In effetti la caccia dello scricciolo era un rituale pan-celtico sopravvissuto nell’Irlanda sud-occidentale: secondo la tradizione celtica lo scricciolo era il simbolo di Lugh, Figlio della Luce trionfante e il suo sacrificio, un tributo in sangue agli spiriti della Terra nel Solstizio d’Inverno, era una supplica per ottenere favori e fortuna, ma anche un sacrificio solare (la luce che riprende vigore dopo il solstizio riceve energia dal sangue del suo simulacro). L’uccisione dello scricciolo e la distribuzione delle sue piume avrebbe portato salute e fortuna agli abitanti del villaggio.
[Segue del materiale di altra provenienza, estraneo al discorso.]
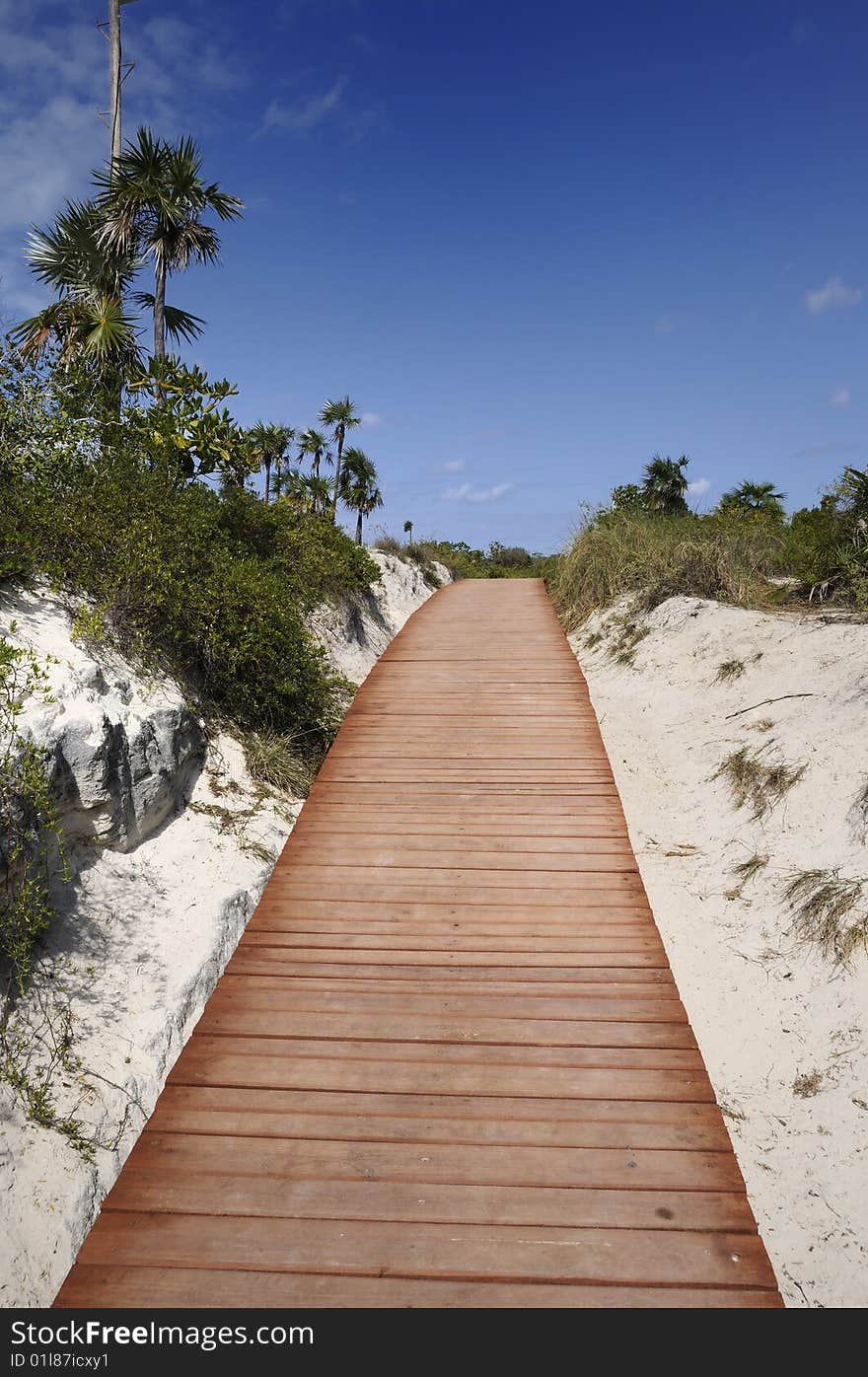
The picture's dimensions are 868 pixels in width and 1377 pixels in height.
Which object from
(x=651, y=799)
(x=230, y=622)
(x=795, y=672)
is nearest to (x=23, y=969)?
(x=230, y=622)

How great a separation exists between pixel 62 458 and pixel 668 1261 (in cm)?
664

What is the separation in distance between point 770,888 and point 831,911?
58 centimetres

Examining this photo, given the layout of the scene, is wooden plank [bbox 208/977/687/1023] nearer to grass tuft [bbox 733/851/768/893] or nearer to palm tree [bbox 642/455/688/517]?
grass tuft [bbox 733/851/768/893]

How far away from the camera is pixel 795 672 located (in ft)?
22.6

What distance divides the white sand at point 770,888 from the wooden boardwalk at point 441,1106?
645 millimetres

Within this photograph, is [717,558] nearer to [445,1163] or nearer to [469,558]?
[445,1163]

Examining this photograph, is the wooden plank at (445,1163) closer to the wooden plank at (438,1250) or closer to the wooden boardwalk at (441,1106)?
the wooden boardwalk at (441,1106)

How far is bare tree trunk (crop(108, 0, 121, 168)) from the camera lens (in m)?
11.5

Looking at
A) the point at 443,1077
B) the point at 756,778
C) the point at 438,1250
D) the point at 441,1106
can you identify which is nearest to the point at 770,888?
the point at 756,778

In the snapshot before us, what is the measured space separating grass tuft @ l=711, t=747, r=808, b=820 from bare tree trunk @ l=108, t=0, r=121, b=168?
42.2 feet

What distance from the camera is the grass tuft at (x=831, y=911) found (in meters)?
4.16

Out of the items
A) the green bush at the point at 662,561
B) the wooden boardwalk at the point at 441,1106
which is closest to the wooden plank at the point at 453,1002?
the wooden boardwalk at the point at 441,1106

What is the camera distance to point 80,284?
450 inches
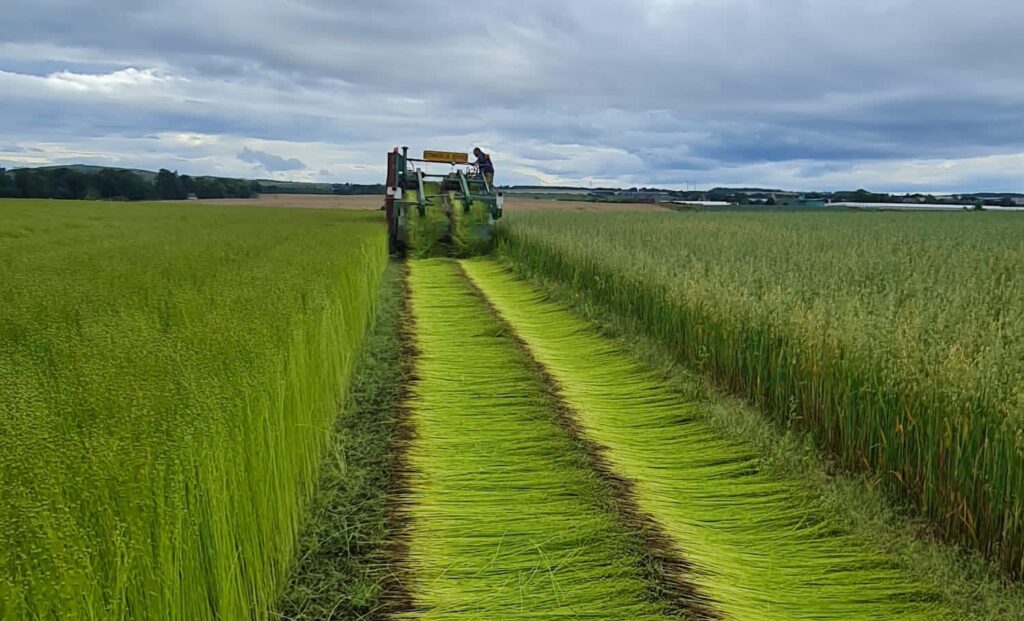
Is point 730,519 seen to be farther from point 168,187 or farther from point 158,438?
point 168,187

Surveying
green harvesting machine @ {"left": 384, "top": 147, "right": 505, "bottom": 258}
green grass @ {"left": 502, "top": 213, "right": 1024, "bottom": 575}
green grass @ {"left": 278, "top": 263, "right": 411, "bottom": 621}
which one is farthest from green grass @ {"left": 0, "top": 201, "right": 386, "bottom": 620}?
green harvesting machine @ {"left": 384, "top": 147, "right": 505, "bottom": 258}

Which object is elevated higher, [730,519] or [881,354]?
[881,354]

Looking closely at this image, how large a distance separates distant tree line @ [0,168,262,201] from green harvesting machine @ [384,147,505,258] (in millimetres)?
27973

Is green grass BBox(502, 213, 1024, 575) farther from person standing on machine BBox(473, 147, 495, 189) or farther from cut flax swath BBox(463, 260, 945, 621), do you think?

WREN BOYS: la canzone dello scricciolo

Ancora oggi gli Wren Boys indossano vestiti stracciati e si coprono o dipingono i visi e vanno di casa in casa cantando la Canzone dello Scricciolo accompagnandosi con vari strumenti tradizionali, oggi non si permette più l’uccisione dell’uccellino, e appeso al ramo di agrifoglio c’è un simulacro che tutti i bambini del villaggio devono colpire con bastoni o sassi, fino a farlo cadere. Una volta “ucciso” lo scricciolo, i bambini dovranno bussare alle porte del paese con un rametto di agrifoglio in mano, chiedendo soldi per seppellirlo. Ancora alla fine della seconda guerra mondiale c’era l’usanza di catturare (nottetempo) lo scricciolo per tenerlo prigioniero per tutto il giorno del 26 dicembre in una gabbietta e mostrarlo di casa in casa chiedendo dei soldi per il suo funerale. I giovani del paese la sera sarebbero poi andati al pub a fare una bella veglia funebre all’irlandese (bevendo, cantando e ballando!!) (testimonianza di Joe Heaney)
A Dingle (contea di Kerry, Irlanda) il Giorno dello Scricciolo è celebrato con una festa: il fantoccio dell’uccellino è legato su un alto palo (decorato con nastri e rami di agrifoglio e edera) e portato in parata per le strade con tanto di musicisti: il danaro ricavato dalla questua è donato in beneficenza o dedicato alla danza serale che si svolge attorno al palo decorato. Le persone offrono birra e dolci (ma anche qualche monetina) e i più giovani di ogni casa visitata si uniscono alla combriccola finché non si viene a formare un gruppo numeroso di ragazzini. Alcuni Wren boys indossano abiti di paglia e buffi copri capi sempre in paglia che nei secoli XVIII e XIX erano i travestimenti dei Whiteboys, i sovversivi al tempo delle guerre contadine. L’usanza oltre che in alcune parti d’Irlanda è diffusa nell’Isola di Man e in alcune parti del Galles, nel Suffolk, ma anche in Canada presso le comunità irlandesi e in Bretagna.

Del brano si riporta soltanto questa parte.